*Texte fourni*.
= = = =
Troudair Revolutions

Fil d'info en continu sur les conséquences de la fin du monde qui a eu lieu le 15 décembre 1999.

24 novembre 2005

Racisme et logement social

Contrairement à la presse et à l'opinion publique qui se fout de ces dernières semaines comme de sa première grippe aviaire, on en n'aura jamais fini avec le problème des banlieues, ou plus généralement du racisme. Parce que je sais pas vous, mais en ce qui me concerne, parler de "jeunes", ou de "jeunes de banlieues", qu'ils soient "défavorisés" ou "en difficulté", tout ces jolis mots qu'on leur a inventé gentiment, relève pour moi du racisme, purement et simplement. Ni plus et ni moins. C'est probablement pour ça que nous sommes si prompts à trouver d'autres sujets de conversation depuis que nos bagnoles ont fini de brûler et que les assurances les ont copieusement remboursé rubis sur l'ongle (qui racle le parquet au passage). On en parle plus, mais on garde ça quand même dans un coin de notre tête, comme un état d'urgence invisible, qu'on n'a oublié mais qui est là, et qu'on saura ramener à la surface quand il s'agira de mettre un bulletin dans une urne, dans pas très longtemps d'ailleurs.

Alors puisque SAS Sarkozy, récement couronné sur son rôcher, persiste et signe, je crois qu'il nous faut aussi persister, et faire péter les signatures au bas du chef d'accusation de la société française, nous les Blancs, nous les François de Souche, avec notre pinard et notre baguette de pain, faire entendre un peu notre voix, parce que celle du petit rebeu, plus personne ne l'entend depuis longtemps. Qu'il se contente de nous refourguer du shit, le rebeu, pour le reste, on verra plus tard. Comment elle pourrait avoir la moindre valeur, sa voix ? Il est pas objectif le rebeu, il est insurgé, il est nerveux, il a le sang chaud, vous savez bien, comme tous les gens du sud. C'est pas vrai ?

Non, c'est pas vrai. Mais c'est ce que tout le monde pense, les 57% de Sarkozystes en tête. Qu'il a qu'à trouver du boulot au lieu de brûler des bagnoles. Komment k'on a fait nous ? Hein ? Hein ?
= = = =
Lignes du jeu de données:
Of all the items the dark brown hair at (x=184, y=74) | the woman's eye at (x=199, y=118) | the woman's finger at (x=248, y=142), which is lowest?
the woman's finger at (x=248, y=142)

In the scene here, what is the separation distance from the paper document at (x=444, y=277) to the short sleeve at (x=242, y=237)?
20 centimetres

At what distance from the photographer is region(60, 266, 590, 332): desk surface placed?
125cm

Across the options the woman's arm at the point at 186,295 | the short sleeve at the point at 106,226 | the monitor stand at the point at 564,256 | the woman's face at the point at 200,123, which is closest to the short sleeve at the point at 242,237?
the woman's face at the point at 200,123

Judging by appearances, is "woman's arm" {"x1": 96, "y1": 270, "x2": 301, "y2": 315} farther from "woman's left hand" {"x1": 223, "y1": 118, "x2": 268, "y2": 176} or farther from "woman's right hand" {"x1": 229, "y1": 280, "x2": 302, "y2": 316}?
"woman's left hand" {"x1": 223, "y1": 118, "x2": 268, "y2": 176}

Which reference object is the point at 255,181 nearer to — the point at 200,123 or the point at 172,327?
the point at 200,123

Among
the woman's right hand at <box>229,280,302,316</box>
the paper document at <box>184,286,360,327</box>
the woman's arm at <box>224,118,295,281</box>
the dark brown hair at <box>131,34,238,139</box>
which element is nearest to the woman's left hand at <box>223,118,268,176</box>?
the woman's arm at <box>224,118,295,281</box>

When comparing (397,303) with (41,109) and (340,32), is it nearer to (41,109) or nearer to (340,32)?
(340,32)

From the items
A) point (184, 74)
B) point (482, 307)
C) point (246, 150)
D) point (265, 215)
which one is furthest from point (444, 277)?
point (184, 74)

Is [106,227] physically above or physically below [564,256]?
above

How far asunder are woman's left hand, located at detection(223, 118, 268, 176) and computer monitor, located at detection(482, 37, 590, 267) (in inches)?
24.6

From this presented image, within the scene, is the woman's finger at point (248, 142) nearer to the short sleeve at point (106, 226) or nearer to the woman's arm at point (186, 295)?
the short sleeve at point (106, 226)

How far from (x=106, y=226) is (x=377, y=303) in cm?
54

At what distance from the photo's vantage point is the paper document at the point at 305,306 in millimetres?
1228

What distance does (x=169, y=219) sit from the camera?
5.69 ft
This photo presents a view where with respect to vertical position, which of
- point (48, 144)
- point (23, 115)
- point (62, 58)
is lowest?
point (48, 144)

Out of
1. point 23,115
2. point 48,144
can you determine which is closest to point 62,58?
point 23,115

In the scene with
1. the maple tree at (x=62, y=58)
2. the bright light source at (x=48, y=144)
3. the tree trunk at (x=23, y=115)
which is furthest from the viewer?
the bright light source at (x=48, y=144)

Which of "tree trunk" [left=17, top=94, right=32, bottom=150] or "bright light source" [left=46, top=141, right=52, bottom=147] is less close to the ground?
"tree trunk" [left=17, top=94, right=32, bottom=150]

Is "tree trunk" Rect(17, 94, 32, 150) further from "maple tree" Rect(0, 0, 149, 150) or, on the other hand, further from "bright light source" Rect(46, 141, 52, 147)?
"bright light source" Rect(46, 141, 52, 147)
= = = =
*Exercices*.
**1)** D'après le billet, à quelle date la fin du monde a-t-elle eu lieu ?
**2)** Dans le billet, pour quelle raison « nous les Blancs » devrions-nous faire entendre notre voix ?
**3)** Recopiez mot pour mot le passage du billet qui va de « Non, c'est pas » jusqu'à « Hein ? Hein ? ».

*Bonnes réponses*.
**1)** Le 15 décembre 1999.

**2)** Parce que Sarkozy persiste et signe, il faut persister nous aussi. De plus, la voix du « petit rebeu », plus personne ne l'entend depuis longtemps.

**3)**
Non, c'est pas vrai. Mais c'est ce que tout le monde pense, les 57% de Sarkozystes en tête. Qu'il a qu'à trouver du boulot au lieu de brûler des bagnoles. Komment k'on a fait nous ? Hein ? Hein ?